Wednesday, July 7, 2010

Founder of the New Symphony

Symphony No. 5; Gustav Mahler, composer; BBC Welsh Symphony Orchestra; Tadaaki Otaka, conducting

During my first academic year at the University of Cincinnati College-Conservatory of Music, the Philharmonia Orchestra, under the direction of Gerhard Samuel, received not only an invitation to perform at the International Mahler Festival in Paris, France, but also the opportunity to play the world premiere of a symphony. As the only American orchestra and the only collegiate orchestra to be granted a summons to the prestigious musical event, the powers what be at CCM were nothing less than thrilled to accept both invitations.

The world premiere of a major work always kindles excitement. The prospect of hearing something that has never been heard before stirs the heart and soul of the audience, the ensemble of performers, the conductor and the composer. And the real moment of triumph comes when the conductor can lead the composer out to the front of the stage after a gripping performance. But that didn’t happen at this premiere – for the symphony had been composed more than one hundred years before.

While attending the music conservatory in Vienna during the late 1870’s, the musically gifted Hans Rott studied composition and organ performance with Anton Bruckner and shared a room with fellow student Gustav Mahler. During the final year of his studies, Herr Rott set out to compose his first major work, and, in 1878, submitted the first movement of his Symphony in E Major to a composition contest. Nobody liked it. Gathering up all of the self-confidence he could muster, Rott finished the symphony in 1880 and began showing it around in an effort to get it performed. When he offered it to Brahms, the old master glanced at it and told the emotionally fragile Rott that he had wasted precious time and ink on rubbish, that he had no talent to speak of and that he should seek out another profession.

> **About this exercise**:
Put this sentence from the post about the premiere of Hans Rott's symphony into Spanish: "The world premiere of a major work always kindles excitement."

> **Supplied material**:
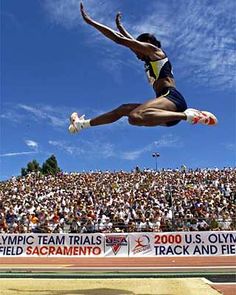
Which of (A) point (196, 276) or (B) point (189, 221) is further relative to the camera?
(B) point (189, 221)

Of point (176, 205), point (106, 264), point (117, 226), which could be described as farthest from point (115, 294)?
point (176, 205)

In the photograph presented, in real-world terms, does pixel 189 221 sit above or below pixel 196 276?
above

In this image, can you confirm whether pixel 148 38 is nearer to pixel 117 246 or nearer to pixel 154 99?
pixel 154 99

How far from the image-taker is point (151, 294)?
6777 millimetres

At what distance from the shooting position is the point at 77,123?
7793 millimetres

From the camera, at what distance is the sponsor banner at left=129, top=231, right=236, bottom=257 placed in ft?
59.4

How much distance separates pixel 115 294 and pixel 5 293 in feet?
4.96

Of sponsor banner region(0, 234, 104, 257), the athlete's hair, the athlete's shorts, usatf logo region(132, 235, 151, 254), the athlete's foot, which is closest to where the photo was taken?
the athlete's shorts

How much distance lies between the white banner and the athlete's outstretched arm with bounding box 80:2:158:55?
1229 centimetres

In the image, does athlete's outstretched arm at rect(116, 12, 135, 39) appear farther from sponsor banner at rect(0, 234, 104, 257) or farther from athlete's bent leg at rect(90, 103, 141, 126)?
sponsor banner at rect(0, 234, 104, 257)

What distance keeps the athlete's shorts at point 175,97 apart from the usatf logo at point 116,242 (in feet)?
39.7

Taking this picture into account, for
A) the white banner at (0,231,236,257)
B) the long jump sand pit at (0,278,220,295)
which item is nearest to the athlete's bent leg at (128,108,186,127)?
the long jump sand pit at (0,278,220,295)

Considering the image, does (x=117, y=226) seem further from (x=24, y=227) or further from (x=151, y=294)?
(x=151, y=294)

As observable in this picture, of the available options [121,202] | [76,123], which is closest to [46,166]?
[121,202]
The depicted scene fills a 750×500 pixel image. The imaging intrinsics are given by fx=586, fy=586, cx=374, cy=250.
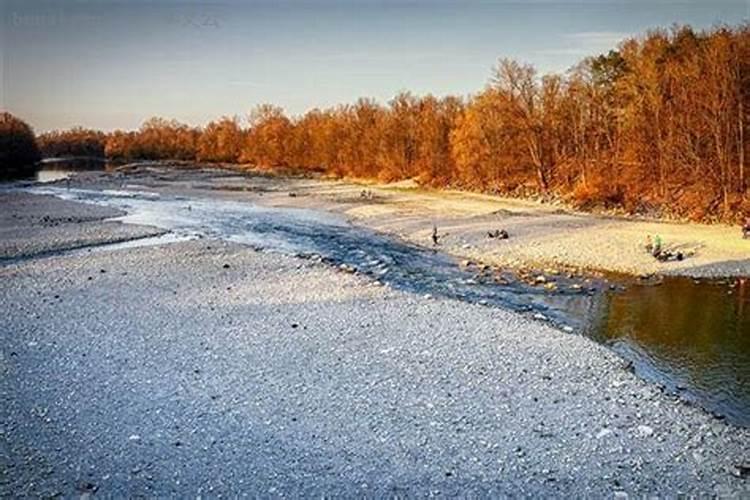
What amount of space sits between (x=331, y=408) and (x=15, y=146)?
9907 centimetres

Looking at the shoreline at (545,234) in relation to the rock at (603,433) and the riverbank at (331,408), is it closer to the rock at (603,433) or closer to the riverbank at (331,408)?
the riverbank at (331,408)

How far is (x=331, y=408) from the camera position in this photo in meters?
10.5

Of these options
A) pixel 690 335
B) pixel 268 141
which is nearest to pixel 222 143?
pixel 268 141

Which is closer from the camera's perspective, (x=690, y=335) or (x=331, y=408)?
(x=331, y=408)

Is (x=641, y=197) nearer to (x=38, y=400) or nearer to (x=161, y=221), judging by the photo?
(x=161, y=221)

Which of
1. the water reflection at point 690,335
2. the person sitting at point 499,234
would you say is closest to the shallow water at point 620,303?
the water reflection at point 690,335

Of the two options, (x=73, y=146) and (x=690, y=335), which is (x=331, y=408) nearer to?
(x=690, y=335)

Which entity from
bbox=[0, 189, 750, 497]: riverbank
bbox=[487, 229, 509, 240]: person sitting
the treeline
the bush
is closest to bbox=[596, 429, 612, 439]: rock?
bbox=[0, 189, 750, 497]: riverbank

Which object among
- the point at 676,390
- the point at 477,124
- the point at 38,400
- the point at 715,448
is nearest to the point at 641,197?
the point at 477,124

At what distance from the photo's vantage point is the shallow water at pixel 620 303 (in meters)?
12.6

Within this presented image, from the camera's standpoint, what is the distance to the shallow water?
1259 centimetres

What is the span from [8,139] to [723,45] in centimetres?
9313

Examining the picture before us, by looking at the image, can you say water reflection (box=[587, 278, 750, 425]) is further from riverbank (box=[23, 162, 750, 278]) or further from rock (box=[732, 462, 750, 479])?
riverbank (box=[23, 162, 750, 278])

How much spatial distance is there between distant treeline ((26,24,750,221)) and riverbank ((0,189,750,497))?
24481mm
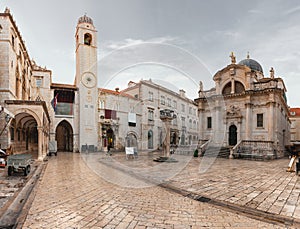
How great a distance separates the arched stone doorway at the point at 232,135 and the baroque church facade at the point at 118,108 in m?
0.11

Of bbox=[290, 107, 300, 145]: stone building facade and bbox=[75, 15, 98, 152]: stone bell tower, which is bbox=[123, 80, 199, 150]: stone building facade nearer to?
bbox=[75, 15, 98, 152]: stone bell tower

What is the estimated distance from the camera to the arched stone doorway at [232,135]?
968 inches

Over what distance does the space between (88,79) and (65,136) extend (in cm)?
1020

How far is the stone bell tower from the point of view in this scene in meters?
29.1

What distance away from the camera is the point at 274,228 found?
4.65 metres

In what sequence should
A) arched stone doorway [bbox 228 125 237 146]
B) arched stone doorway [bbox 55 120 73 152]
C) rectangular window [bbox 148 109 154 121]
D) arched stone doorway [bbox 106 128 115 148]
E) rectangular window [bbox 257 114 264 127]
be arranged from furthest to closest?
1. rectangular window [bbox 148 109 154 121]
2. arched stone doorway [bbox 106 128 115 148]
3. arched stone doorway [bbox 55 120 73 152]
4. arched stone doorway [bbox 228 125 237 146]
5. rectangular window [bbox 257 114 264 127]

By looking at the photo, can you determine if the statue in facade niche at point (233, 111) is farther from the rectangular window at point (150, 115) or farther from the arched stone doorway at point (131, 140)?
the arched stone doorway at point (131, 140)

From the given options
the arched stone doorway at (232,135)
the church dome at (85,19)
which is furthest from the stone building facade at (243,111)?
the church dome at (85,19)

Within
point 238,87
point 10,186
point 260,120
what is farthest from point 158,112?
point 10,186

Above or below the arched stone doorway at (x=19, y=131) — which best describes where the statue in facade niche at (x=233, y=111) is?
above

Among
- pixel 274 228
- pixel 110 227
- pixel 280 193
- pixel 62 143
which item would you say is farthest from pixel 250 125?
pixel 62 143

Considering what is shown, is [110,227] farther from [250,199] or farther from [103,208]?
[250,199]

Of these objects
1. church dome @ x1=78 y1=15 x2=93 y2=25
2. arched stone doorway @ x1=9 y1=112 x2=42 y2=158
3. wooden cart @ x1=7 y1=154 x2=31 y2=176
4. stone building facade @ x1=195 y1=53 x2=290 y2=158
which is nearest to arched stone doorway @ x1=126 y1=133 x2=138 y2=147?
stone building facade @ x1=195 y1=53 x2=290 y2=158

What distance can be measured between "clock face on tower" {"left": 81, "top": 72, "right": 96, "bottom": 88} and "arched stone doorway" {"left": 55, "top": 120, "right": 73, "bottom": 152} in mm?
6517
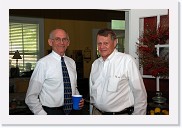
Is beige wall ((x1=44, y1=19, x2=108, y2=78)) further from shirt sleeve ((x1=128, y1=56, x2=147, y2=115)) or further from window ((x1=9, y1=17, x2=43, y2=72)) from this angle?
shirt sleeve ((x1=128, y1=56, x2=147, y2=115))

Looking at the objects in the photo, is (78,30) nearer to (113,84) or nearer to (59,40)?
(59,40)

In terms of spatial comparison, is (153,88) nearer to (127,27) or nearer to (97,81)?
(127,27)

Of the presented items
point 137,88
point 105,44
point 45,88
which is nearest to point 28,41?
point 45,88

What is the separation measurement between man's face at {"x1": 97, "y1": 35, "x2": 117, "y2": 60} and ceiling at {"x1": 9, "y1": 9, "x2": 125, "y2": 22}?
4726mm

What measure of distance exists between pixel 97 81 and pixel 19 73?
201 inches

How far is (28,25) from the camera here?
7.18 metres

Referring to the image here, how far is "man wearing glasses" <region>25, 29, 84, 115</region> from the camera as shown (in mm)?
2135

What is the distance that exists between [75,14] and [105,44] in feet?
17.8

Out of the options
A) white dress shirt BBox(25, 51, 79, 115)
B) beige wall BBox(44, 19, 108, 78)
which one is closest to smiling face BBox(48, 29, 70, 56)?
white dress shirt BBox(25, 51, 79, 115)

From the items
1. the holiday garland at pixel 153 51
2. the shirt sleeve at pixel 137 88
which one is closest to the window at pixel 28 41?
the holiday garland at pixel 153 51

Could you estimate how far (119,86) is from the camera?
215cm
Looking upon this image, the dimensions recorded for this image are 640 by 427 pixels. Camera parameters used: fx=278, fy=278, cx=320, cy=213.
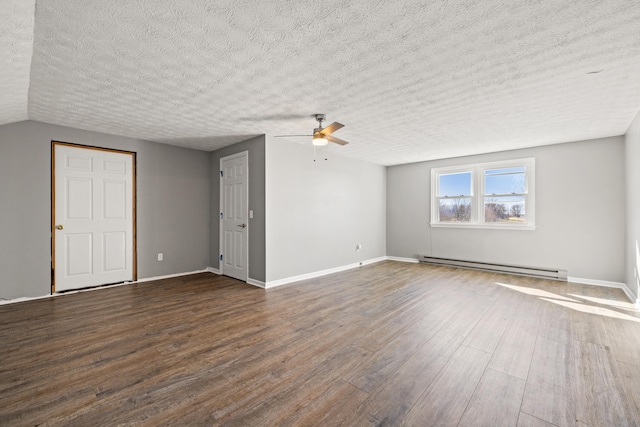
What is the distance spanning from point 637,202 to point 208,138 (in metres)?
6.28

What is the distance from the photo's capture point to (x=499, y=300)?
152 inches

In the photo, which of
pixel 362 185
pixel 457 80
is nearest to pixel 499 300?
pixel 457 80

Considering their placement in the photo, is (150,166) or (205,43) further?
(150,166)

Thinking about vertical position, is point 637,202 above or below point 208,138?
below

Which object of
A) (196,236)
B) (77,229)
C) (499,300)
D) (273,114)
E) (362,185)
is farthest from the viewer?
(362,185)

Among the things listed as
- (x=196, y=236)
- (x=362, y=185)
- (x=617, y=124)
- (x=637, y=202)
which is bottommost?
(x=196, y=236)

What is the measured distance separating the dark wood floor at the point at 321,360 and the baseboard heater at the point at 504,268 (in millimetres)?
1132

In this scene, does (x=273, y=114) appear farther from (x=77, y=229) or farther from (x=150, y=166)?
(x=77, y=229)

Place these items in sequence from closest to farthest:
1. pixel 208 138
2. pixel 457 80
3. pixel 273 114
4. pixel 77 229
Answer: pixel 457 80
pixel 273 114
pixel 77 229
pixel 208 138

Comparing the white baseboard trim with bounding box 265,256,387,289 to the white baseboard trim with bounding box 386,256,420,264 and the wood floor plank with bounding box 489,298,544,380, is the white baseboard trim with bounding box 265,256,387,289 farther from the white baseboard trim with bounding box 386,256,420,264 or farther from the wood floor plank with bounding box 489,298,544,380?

> **Answer**:
El estreno mundial de una obra importante siempre despierta entusiasmo.